When one looks at what President Obama had to say overall in the address he delivered last Thursday, it is unfortunate that one remark in which he stated that “The borders of Israel and Palestine should be based on the 1967 lines with mutually agreed swaps” should have received so much attention, particularly since it is really not the key issue at this time.
As Obama quite rightly observed, “Palestinian leaders will not achieve peace or prosperity if Hamas insists on a path of terror and rejection. And Palestinians will never realize their independence by denying the right of Israel to exist.”
He went even further by stating that “the recent announcement of an agreement between Fatah and Hamas raises profound and legitimate questions for Israel – how can one negotiate with a party that has shown itself unwilling to recognize your right to exist. In the weeks and months to come, Palestinian leaders will have to provide a credible answer to that question.”
The onus at this time, therefore, is upon the Palestinians to demonstrate that they are interested in peace and are prepared to recognize the State of Israel.
However, when President Obama remarked that “the status quo is unsustainable, and Israel too must act boldly to advance a lasting peace”, it was as if he expected Israel to take the initiative in reaching an accord with an enemy committed to her destruction.

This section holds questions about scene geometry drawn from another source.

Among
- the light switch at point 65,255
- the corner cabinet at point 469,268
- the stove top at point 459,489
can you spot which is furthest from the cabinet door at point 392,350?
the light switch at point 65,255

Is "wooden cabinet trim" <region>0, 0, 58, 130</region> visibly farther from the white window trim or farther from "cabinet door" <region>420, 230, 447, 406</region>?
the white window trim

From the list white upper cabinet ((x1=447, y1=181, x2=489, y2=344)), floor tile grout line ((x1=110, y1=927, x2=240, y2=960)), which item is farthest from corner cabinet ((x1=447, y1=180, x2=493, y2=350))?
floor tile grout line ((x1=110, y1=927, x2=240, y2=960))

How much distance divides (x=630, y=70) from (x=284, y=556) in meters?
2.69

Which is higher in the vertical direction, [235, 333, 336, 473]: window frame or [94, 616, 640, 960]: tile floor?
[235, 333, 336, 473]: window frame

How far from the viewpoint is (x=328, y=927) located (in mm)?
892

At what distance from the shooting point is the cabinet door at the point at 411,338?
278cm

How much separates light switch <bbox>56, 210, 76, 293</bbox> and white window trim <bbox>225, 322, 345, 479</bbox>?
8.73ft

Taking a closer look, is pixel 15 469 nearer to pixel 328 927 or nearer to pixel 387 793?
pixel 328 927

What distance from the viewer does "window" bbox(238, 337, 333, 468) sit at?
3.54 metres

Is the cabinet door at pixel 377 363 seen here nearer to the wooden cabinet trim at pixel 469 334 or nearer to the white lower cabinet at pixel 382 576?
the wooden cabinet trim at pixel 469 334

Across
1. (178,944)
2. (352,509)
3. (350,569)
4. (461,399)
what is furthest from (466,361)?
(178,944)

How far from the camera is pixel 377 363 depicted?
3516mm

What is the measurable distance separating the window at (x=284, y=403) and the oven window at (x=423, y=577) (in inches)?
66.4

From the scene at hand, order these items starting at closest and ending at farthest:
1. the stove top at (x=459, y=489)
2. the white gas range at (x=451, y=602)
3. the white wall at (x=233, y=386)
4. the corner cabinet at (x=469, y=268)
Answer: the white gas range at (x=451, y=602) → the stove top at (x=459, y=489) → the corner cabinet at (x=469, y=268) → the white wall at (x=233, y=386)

When he remonstrated that “The international community is tired of an endless process that never produces an outcome”, it was as if he had chosen to ignore his own earlier rhetorical question: “how can one negotiate with a party that has shown itself unwilling to recognize your right to exist.”
It’s not clever for an Israeli Prime Minister to risk souring relations with the US administration by arguing over terminology relating to borders at a time when final status issues are not on the table. At the same time, President Obama must surely recognize that Israel is no more able to reach a peace accord with Hamas than the United States is with al Qaeda.